Data residency made easy

ioFABRIC offers a solution to complex storage problems

Where does your data live? For most organizations, data locality is as simple as making sure that the data is close to where it is being used. For some, data locality must also factor in geographical location and/or legal description. Regardless of the scope, data locality is a real world concern to an increasing number of organizations.

If this is the first time you are encountering the term data locality you are likely asking yourself – quite reasonably – “do I care?” and “should I care?” For a lot of smaller organizations that don’t use public cloud computing or storage, the answer is likely no.

Smaller organizations using on-premises IT likely aren’t using storage at scale or doing anything particularly fancy. By default, the storage small IT shops use lives with the workload that uses it. So far so good… except the number of organizations that fall into this category is shrinking rapidly.

It is increasingly hard to find someone not using public cloud computing to some extent. Individuals as well as organizations use it for everything from hosted email to Dropbox-like storage to line-of-business applications and more. For the individual, cost and convenience are usually the only considerations. Things get murkier for organizations.

The murky legal stuff

Whether you run a business, government department, not-for-profit, or other type of organization, at some point you take in customer data. This data can be as simple as name, phone number, and address. It could also be confidential information shared between business partners, credit card information, or other sensitive data.

Most organizations in most jurisdictions have a legal duty of care towards customers that requires their data be protected. Some jurisdictions are laxer than others, and some are more stringent with their requirements based on the type of data involved.

Of increasing concern is where that data lives. If it is on your own network, is it adequately defended? Can you prove that? If you chose a public cloud provider, can you prove that provider is adequately secure? Can you prove the government to which they are beholden respects data laws in your jurisdiction, or has equivalent laws? Are you allowed to transfer that data to a third party? Can you transfer that data to a third party in any country, or only some?

For some data types it is possible to handle these issues on a case-by-case basis. For example, if your business workflows are primarily driven by e-mail, and you are worried about the legalities of hosted e-mail, you can choose a provider in your jurisdiction that meets relevant data protection certifications.

When we start talking about Dropbox-like storage, public cloud workloads, online backups, disaster recovery, long-term archival storage and so forth, however, this can become monstrously difficult to manage.

Part of the problem is the limited number of suppliers. Part of the problem is that you are not only dealing with one application, you’re frequently dealing with copies of data, varying levels of encryption, and an ever increasing number of departments and users wanting to use storage of various types for various purposes.

What’s needed is a storage solution that provides systems administrators with a single view of all of an organization’s data under management. One that lets the systems administrators decide where data lives based on various metrics ranging from performance to regulatory concerns.

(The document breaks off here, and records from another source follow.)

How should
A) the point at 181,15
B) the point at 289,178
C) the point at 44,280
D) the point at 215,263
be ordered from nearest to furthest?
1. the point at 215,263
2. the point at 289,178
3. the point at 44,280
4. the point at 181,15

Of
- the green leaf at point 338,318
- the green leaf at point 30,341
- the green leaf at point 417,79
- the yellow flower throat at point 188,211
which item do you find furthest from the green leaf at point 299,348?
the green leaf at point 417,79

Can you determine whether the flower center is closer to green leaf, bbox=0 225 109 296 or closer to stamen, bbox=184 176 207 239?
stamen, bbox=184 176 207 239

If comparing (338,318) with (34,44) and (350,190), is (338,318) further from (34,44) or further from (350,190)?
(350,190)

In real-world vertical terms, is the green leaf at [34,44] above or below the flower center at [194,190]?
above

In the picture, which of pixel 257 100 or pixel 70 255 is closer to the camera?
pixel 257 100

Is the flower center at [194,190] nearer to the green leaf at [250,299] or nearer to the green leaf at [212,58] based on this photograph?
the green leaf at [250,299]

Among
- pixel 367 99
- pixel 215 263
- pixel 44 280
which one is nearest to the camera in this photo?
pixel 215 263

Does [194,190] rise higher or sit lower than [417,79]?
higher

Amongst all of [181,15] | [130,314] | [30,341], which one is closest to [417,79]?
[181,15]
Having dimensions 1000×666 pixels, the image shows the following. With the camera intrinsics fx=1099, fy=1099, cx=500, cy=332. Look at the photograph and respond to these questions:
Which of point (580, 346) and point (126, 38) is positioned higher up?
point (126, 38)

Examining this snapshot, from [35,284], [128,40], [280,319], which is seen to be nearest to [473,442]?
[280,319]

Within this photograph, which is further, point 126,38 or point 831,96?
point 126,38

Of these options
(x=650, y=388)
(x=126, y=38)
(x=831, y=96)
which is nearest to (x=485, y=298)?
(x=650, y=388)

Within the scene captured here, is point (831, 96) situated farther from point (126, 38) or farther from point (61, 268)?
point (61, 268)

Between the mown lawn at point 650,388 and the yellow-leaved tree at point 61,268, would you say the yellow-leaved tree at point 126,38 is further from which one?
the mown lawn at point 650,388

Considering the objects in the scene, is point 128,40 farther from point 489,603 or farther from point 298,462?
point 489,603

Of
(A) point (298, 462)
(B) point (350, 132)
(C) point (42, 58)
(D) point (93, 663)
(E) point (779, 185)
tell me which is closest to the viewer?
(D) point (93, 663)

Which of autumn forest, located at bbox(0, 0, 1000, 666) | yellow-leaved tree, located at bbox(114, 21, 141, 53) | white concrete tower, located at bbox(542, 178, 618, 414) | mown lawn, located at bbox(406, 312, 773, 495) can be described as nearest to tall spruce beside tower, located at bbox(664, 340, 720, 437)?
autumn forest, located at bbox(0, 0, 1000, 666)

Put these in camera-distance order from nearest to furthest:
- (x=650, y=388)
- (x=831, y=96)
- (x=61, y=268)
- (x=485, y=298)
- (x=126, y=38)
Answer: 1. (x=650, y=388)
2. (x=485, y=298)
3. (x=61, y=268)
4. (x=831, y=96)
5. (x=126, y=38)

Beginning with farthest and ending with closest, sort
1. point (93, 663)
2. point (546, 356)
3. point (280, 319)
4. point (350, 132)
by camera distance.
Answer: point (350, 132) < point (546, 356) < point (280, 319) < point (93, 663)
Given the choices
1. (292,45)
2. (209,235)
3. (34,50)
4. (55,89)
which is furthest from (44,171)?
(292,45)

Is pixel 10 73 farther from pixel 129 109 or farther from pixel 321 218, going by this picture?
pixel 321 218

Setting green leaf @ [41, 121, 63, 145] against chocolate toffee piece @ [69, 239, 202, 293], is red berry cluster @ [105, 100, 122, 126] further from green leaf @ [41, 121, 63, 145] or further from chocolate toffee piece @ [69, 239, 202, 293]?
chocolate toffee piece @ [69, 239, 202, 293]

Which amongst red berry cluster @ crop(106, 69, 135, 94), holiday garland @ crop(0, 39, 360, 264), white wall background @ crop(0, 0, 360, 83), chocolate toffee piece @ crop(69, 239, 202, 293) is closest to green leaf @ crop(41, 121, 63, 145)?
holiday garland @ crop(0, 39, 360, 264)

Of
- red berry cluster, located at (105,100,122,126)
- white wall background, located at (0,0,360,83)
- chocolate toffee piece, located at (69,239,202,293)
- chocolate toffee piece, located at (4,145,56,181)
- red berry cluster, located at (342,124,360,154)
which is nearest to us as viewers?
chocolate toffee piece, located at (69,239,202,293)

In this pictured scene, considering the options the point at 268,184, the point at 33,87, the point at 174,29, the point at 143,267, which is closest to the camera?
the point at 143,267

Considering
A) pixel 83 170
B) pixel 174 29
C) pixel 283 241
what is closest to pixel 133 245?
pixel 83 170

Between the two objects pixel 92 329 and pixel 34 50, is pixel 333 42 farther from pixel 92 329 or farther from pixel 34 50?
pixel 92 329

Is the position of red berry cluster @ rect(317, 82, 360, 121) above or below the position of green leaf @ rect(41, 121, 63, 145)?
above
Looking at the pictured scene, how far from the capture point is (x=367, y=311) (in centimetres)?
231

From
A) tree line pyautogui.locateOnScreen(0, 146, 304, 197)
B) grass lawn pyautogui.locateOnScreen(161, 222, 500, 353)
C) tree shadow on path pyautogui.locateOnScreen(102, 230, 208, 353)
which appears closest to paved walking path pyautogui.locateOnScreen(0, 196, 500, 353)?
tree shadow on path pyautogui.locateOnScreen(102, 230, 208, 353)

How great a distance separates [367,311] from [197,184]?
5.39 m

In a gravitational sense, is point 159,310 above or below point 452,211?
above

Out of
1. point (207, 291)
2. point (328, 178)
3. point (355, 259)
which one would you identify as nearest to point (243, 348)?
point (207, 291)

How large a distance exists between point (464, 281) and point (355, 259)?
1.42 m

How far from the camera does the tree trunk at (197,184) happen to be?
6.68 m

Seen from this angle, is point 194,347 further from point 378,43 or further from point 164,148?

Ideally, this solution would make adding new storage simple. Just buy new storage and put it in your datacenter. Alternately, increase the amount of storage available on the various public storage accounts you control. The easier it is to provision and manage storage, the less likely it will be that people work around the system and thus the easier it is to keep all the data where it legally should be.

Performance

In addition to the legal considerations, data locality has a role to play in performance. If you read the tech press you’d be excused for thinking that storage is free and/or that everyone has unlimited budgets for everything from all flash arrays to public cloud instances.

In the real world, storage is still a limited resource. Organizations of all sizes have a mix of storage offerings, all with different features, ages, remaining time under warranty and performance. Making sure the right data is on the right storage can improve performance of critical workloads as well as lower overall storage costs by making sure cold or archival data is on the lowest cost storage available.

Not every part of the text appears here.